◆ WHAT THIS TASK INVOLVES ◆
The answer should consist of all the records, written out word for word.

RECORDS SHOWN section start

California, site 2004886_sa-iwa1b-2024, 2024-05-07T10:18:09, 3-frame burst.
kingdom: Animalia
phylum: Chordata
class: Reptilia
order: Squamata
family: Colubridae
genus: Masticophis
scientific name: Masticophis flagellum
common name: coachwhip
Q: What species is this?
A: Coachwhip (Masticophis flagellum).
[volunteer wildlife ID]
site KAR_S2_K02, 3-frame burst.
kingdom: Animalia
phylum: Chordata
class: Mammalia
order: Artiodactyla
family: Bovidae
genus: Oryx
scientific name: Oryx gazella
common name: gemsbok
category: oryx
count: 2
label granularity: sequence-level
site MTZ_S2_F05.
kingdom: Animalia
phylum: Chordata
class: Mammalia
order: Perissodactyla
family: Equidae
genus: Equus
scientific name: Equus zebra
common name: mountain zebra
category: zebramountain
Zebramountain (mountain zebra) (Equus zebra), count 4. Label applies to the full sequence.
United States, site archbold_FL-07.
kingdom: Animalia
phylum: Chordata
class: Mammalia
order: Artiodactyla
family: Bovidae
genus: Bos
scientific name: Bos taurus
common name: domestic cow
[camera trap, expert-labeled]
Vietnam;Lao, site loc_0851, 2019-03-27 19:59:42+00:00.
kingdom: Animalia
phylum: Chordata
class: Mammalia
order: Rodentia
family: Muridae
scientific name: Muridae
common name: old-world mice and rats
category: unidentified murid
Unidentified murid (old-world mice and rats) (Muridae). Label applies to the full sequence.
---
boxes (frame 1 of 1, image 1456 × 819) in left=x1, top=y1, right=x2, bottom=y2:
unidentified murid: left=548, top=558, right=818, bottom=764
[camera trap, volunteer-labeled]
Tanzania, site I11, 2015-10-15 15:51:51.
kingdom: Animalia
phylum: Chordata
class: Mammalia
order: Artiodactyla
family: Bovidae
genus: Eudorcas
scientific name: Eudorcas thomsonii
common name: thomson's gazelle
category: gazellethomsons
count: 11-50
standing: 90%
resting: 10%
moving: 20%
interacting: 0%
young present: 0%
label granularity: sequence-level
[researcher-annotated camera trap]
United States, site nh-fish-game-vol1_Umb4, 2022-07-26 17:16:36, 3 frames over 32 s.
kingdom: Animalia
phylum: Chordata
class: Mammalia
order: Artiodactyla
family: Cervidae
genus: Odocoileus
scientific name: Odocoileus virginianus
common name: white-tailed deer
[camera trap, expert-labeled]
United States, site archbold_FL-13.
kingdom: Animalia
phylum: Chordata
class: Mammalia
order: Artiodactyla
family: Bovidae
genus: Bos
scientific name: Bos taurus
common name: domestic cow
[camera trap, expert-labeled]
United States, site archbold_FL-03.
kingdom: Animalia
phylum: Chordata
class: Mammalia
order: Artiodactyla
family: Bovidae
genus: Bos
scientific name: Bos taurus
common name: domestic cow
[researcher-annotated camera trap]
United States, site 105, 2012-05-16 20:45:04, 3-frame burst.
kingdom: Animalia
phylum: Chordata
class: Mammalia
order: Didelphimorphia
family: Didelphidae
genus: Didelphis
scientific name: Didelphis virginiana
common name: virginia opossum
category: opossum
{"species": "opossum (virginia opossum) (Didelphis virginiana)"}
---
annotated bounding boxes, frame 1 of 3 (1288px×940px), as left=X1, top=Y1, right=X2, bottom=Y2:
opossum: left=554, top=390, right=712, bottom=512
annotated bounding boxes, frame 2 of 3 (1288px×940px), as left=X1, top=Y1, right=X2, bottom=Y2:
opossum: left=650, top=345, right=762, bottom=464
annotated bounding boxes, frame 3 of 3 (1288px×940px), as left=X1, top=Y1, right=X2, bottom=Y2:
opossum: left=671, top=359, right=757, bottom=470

RECORDS SHOWN section end

◆ EXERCISE OUTPUT ◆
California, site 2004886_sa-iwa1b-2024, 2024-05-07T10:18:09, 3-frame burst.
kingdom: Animalia
phylum: Chordata
class: Reptilia
order: Squamata
family: Colubridae
genus: Masticophis
scientific name: Masticophis flagellum
common name: coachwhip
Q: What species is this?
A: Coachwhip (Masticophis flagellum).
[volunteer wildlife ID]
site KAR_S2_K02, 3-frame burst.
kingdom: Animalia
phylum: Chordata
class: Mammalia
order: Artiodactyla
family: Bovidae
genus: Oryx
scientific name: Oryx gazella
common name: gemsbok
category: oryx
count: 2
label granularity: sequence-level
site MTZ_S2_F05.
kingdom: Animalia
phylum: Chordata
class: Mammalia
order: Perissodactyla
family: Equidae
genus: Equus
scientific name: Equus zebra
common name: mountain zebra
category: zebramountain
Zebramountain (mountain zebra) (Equus zebra), count 4. Label applies to the full sequence.
United States, site archbold_FL-07.
kingdom: Animalia
phylum: Chordata
class: Mammalia
order: Artiodactyla
family: Bovidae
genus: Bos
scientific name: Bos taurus
common name: domestic cow
[camera trap, expert-labeled]
Vietnam;Lao, site loc_0851, 2019-03-27 19:59:42+00:00.
kingdom: Animalia
phylum: Chordata
class: Mammalia
order: Rodentia
family: Muridae
scientific name: Muridae
common name: old-world mice and rats
category: unidentified murid
Unidentified murid (old-world mice and rats) (Muridae). Label applies to the full sequence.
---
boxes (frame 1 of 1, image 1456 × 819) in left=x1, top=y1, right=x2, bottom=y2:
unidentified murid: left=548, top=558, right=818, bottom=764
[camera trap, volunteer-labeled]
Tanzania, site I11, 2015-10-15 15:51:51.
kingdom: Animalia
phylum: Chordata
class: Mammalia
order: Artiodactyla
family: Bovidae
genus: Eudorcas
scientific name: Eudorcas thomsonii
common name: thomson's gazelle
category: gazellethomsons
count: 11-50
standing: 90%
resting: 10%
moving: 20%
interacting: 0%
young present: 0%
label granularity: sequence-level
[researcher-annotated camera trap]
United States, site nh-fish-game-vol1_Umb4, 2022-07-26 17:16:36, 3 frames over 32 s.
kingdom: Animalia
phylum: Chordata
class: Mammalia
order: Artiodactyla
family: Cervidae
genus: Odocoileus
scientific name: Odocoileus virginianus
common name: white-tailed deer
[camera trap, expert-labeled]
United States, site archbold_FL-13.
kingdom: Animalia
phylum: Chordata
class: Mammalia
order: Artiodactyla
family: Bovidae
genus: Bos
scientific name: Bos taurus
common name: domestic cow
[camera trap, expert-labeled]
United States, site archbold_FL-03.
kingdom: Animalia
phylum: Chordata
class: Mammalia
order: Artiodactyla
family: Bovidae
genus: Bos
scientific name: Bos taurus
common name: domestic cow
[researcher-annotated camera trap]
United States, site 105, 2012-05-16 20:45:04, 3-frame burst.
kingdom: Animalia
phylum: Chordata
class: Mammalia
order: Didelphimorphia
family: Didelphidae
genus: Didelphis
scientific name: Didelphis virginiana
common name: virginia opossum
category: opossum
{"species": "opossum (virginia opossum) (Didelphis virginiana)"}
---
annotated bounding boxes, frame 1 of 3 (1288px×940px), as left=X1, top=Y1, right=X2, bottom=Y2:
opossum: left=554, top=390, right=712, bottom=512
annotated bounding boxes, frame 2 of 3 (1288px×940px), as left=X1, top=Y1, right=X2, bottom=Y2:
opossum: left=650, top=345, right=762, bottom=464
annotated bounding boxes, frame 3 of 3 (1288px×940px), as left=X1, top=Y1, right=X2, bottom=Y2:
opossum: left=671, top=359, right=757, bottom=470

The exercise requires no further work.